Но, с другой стороны, я должен сказать, что если мы, люди, занятые в сфере коммерции, когда-нибудь
почувствуем себя немного нездоровыми, то, к счастью или к сожалению, как вам больше нравится,нам просто придётся преодолеть это из соображений бизнеса». «Можно значит, к тебе сейчас приходил главный клерк?” - нетерпеливо спросил его отец. Он снова постучал в дверь. “Нет”, - ответил Грегор. В комнате
справа от него воцарилось тягостное молчание; в комнате слева от него
его сестра начала плакать.
Так почему же его сестра не пошла и не присоединилась к остальным? Вероятно, она только что встала и даже не начала одеваться. И почему она
плакала? Было ли это из-за того, что он не встал и не впустил старшего клерка, потому что ему грозила потеря работы, и если бы это
произошло, его начальник снова стал бы преследовать их родителей с той же
как и прежде? Пока что не было нужды беспокоиться о таких вещах. Грегор всё ещё был там и не собирался бросать свою семью. Пока что он просто лежал на ковре, и никто из тех, кто знал о его состоянии, не ожидал, что он впустит главного клерка. Это была всего лишь незначительная неучтивость, и подходящее оправдание можно было легко найти позже. Это было не то, за что Грегора могли уволить на месте. И Грегору казалось гораздо разумнее оставить его в покое.
вместо того, чтобы мешать ему, разговаривая с ним и плача. Но
остальные не понимали, что происходит, они были обеспокоены, и это
могло оправдать их поведение.
Старший клерк повысил голос: «Мистер Самса, — обратился он к нему, — что случилось? Ты запираешься в своей комнате, отвечаешь только «да» или «нет», ты вызываешь серьёзное и ненужное беспокойство у своих родителей и не справляешься — и я упоминаю об этом просто так — ты не справляешься со своими деловыми обязанностями, что совершенно неслыханно.

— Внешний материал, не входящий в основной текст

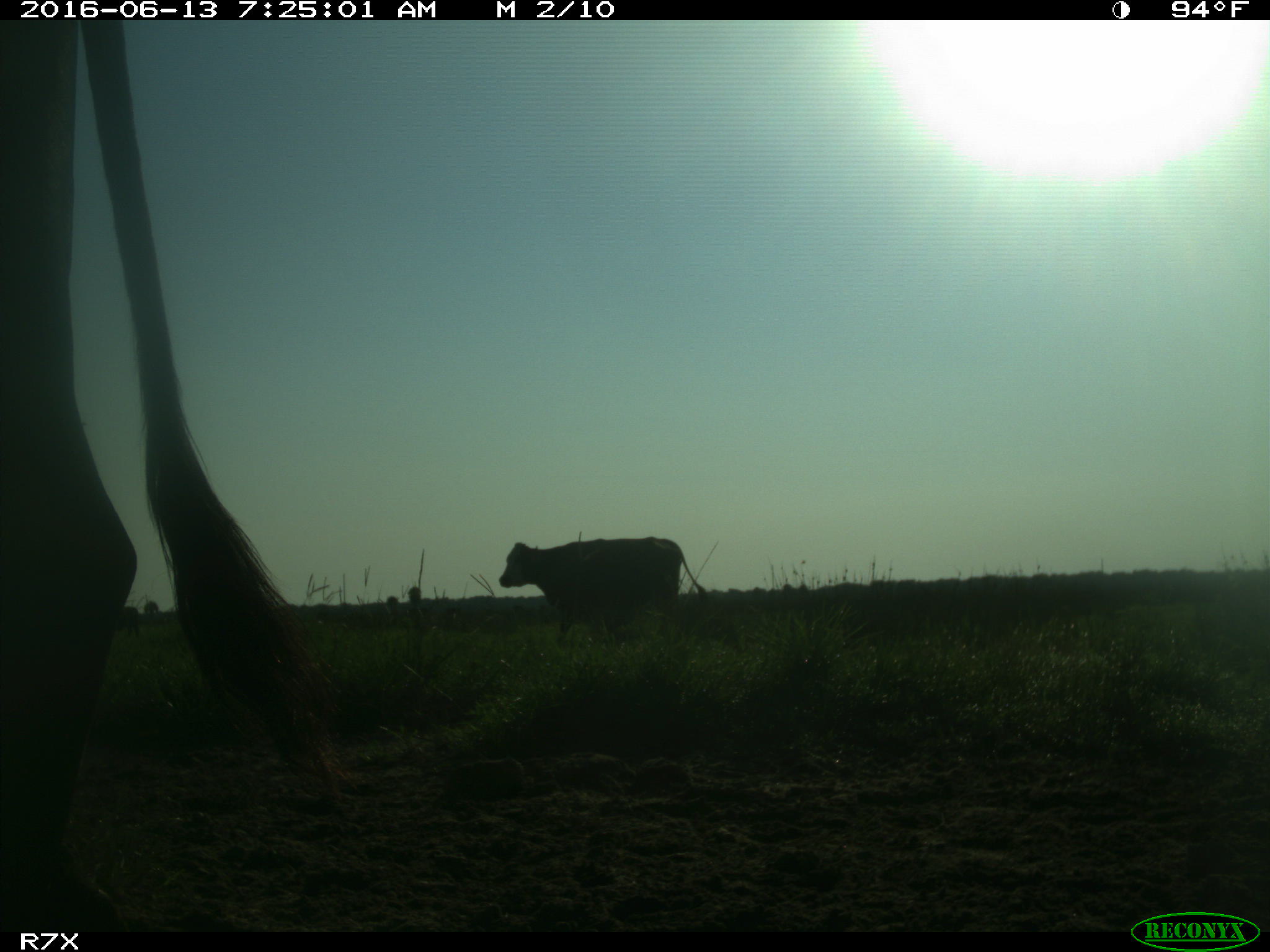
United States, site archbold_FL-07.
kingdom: Animalia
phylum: Chordata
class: Mammalia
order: Artiodactyla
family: Bovidae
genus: Bos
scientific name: Bos taurus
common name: domestic cow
Bos taurus (domestic cow).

Я говорю здесь от имени твоих родителей и работодатель, и я действительно должен потребовать чёткого и незамедлительного объяснения. Я удивлён, очень удивлён. Я думал, что знаю вас как спокойного и разумного человека, а теперь вы, кажется, демонстрируете странные причуды. Сегодня утром ваш работодатель действительно предположил возможную причину вашего отсутствия, это правда — это было связано с деньгами, которые вам недавно доверили, — но я был близок к тому, чтобы дать ему честное слово, что это не может быть правильным объяснением. Но теперь,
когда я вижу твоё непостижимое упрямство, я больше не испытываю желания
Я не собираюсь заступаться за вас. И ваше положение не так уж надёжно. Изначально я собирался сказать вам всё это наедине, но раз уж вы заставляете меня тратить здесь своё время без всякой на то причины, я не вижу причин, почему ваши родители не должны узнать об этом. В последнее время ваши продажи были очень неудовлетворительными; я признаю, что сейчас не самое подходящее время для ведения бизнеса, мы это понимаем;но сейчас просто неподходящее время для того, чтобы не заниматься делами, мистер Самса.

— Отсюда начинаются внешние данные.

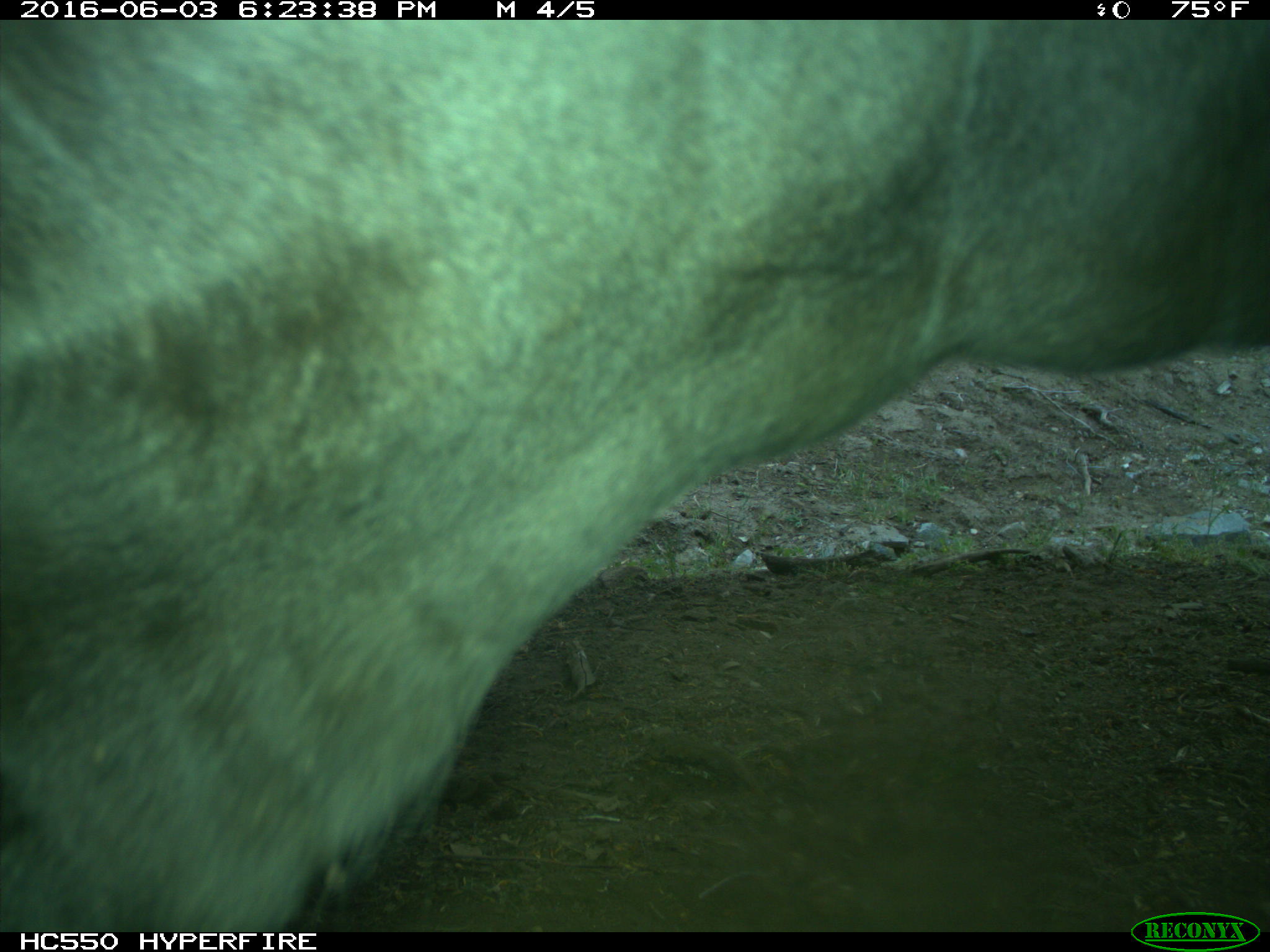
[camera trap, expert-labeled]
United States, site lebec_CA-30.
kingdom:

Мы не можем этого допустить.
— Но, сэр, — воскликнул Грегор, вне себя от радости и забыв обо всём остальном. — Я сейчас открою, подождите немного. Мне немного нездоровится, у меня приступ головокружения, я не могу встать. Я всё ещё лежу в постели. Но теперь я снова в порядке. Я как раз встаю с постели. Подождите немного. Будьте терпеливы! Это не так просто, как я думала. Но теперь я в порядке. Это шокирует, что может внезапно случиться с человеком! Прошлой ночью я был в полном порядке, мои родители знают об этом, возможно, лучше, чем я, у меня уже были небольшие симптомы прошлой ночью. Должно быть, они это заметили. Не знаю, почему я не сказал им.

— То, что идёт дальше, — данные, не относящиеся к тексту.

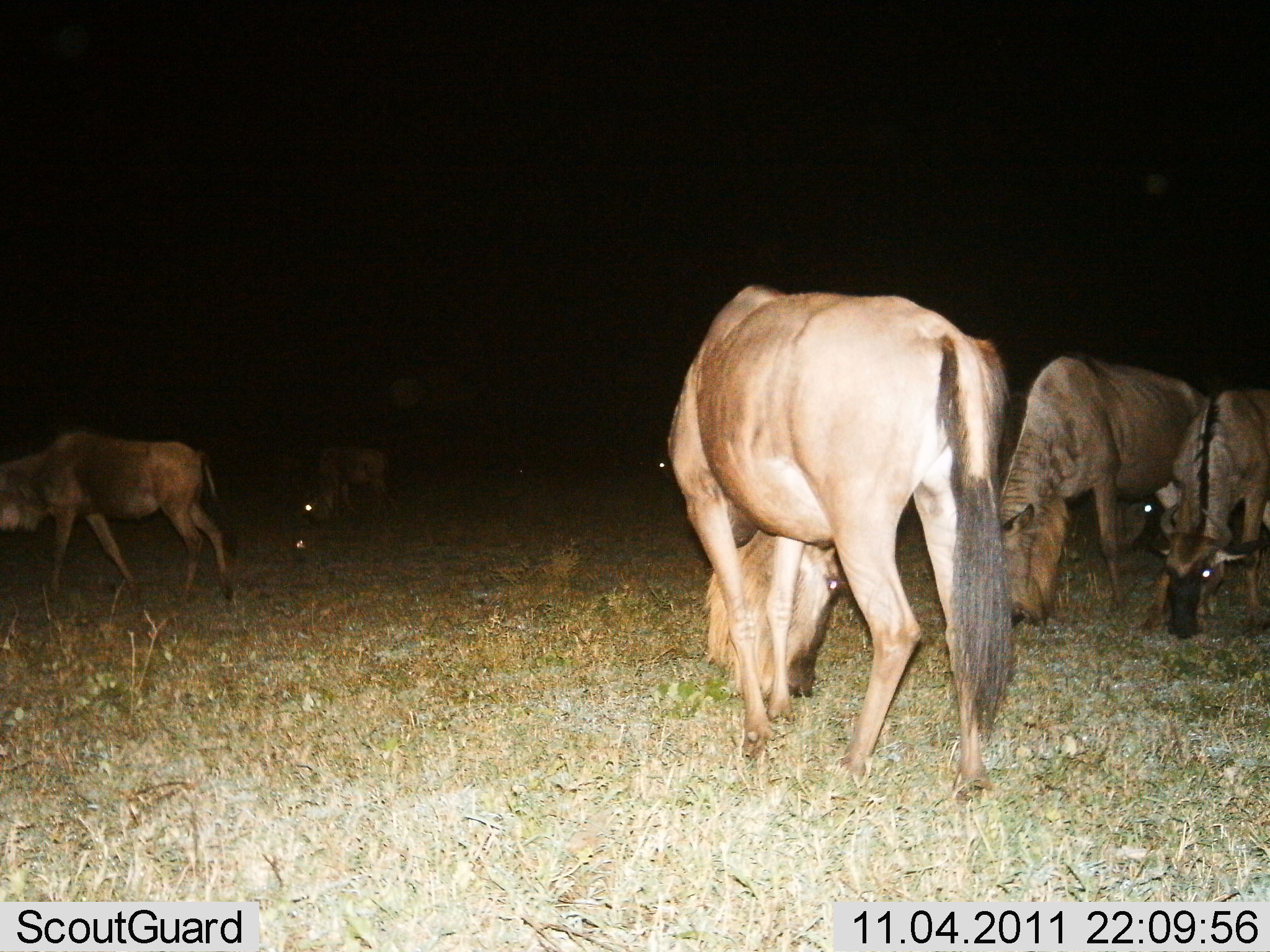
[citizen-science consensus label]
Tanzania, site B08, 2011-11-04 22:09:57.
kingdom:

ты же знаешь, что на работе! Но ты всегда думаешь, что можешь справиться с болезнью, не оставаясь дома. Пожалуйста, не заставляй моих родителей страдать! Ни одно из твоих обвинений не имеет под собой оснований; никто никогда не говорил мне ни слова ни об одной из этих вещей. Может быть, ты не читал последние контракты, которые я отправила. Я тоже поеду восьмичасовым поездом, эти несколько часов отдыха придали мне сил. Вам не нужно
ждать, сэр; я буду в офисе вскоре после вас, и, пожалуйста, будьте так
добры, передайте это боссу и порекомендуйте меня ему!
И пока Грегор изливал эти слова, едва понимая, что говорит, он подошёл к комоду — это было легко, вероятно, потому, что он уже практиковался в постели, — и попытался выпрямиться. Он действительно хотел открыть дверь, действительно хотел, чтобы они увидели его и поговорили с главным клерком; остальные были так настойчивы, и ему было любопытно узнать, что они скажут, когда увидят его. Если бы они были шокированы,
то это больше не было бы обязанностью Грегора, и он мог бы расслабиться.
Если бы, однако, они отнеслись ко всему спокойно, у него всё равно не было бы причин расстраиваться, и если бы он поторопился, то действительно мог бы успеть на вокзал к восьми часам. Первые несколько раз, когда он пытался взобраться на гладкий комод, он просто соскальзывал вниз, но в конце концов сделал последний рывок и встал на ноги; нижняя часть его тела сильно болела, но он больше не обращал на это внимания. Теперь он прислонился к спинке ближайшего стула и крепко вцепился в него
своими маленькими ножками. К этому времени он тоже успокоился и
он молчал, чтобы послушать, что говорит старший клерк.
«Вы хоть слово из этого поняли?» — спросил старший клерк его
родителей, — «он ведь не пытается нас одурачить». «О боже!»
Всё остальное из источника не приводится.